This phase I trial tests whether 18F-FAraG positron emission tomography (PET)/computed tomography (CT) scans can find tumors and predict response to treatment in patients with esophageal cancer that has spread to nearby tissue or lymph nodes (locally advanced). 18F-FAraG is an imaging tracer that is used to visualize tumors using a PET scan. A PET scan uses radioactive material injected into the blood to show the internal workings of the body. A CT scan uses x-rays and a computer to produce a 3-dimensional image of the body. Combining the two scans may help doctors better understand the extent and the exact location of disease. Diagnostic procedures, such as 18F-FAraG PET/CT, may help detect tumors and predict treatment response in patients with locally advanced esophageal cancer.

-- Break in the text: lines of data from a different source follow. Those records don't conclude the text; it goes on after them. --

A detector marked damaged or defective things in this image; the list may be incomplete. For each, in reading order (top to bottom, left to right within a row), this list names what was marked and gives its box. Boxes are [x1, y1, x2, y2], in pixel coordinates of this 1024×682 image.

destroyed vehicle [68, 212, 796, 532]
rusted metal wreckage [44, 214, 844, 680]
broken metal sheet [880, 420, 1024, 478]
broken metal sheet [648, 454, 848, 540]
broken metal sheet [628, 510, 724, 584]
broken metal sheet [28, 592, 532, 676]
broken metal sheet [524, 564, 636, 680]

Additional locations may be listed on ClinicalTrials.gov for NCT06414902.
Locations matching your search criteria
United States
Texas
Houston
M D Anderson Cancer CenterStatus: Active
Contact: Steven H. Lin
Phone: 713-563-8490
PRIMARY OBJECTIVES:
I. Evaluate the ability of fluorine F 18 Ara-G (18F-FAraG) PET imaging to detect tumors in patients with esophageal cancer.
II. Evaluate 18F-FAraG PET as a predictor of pathologic complete response.
SECONDARY OBJECTIVES:
I. Evaluate the correlation of 18F-FAraG PET with clinical characteristics.
II. Evaluate the correlation of 18F-FAraG PET with single-cell ribonucleic acid sequencing (scRNA-seq) data.
III. Evaluate tissue and blood biomarkers as predictors of treatment response and disease recurrence.
IV. Evaluate functional imaging with 18F-FAraG PET and tissue and blood biomarkers as predictors of overall survival and disease-free survival.
V. Compare 18F-FAraG PET standardized uptake value (SUV) update to the change in standard fludeoxyglucose F-18 (18FDG)-PET SUV parameters before and after chemoradiation.
OUTLINE:
Patients receive 18F-FAraG intravenously (IV) over 65 minutes and undergo PET/CT. Patients also undergo standard of care (SOC) 18FDG PET/CT at baseline and follow-up.
After completion of study intervention, patients are followed up at 1-30 days and 90 days.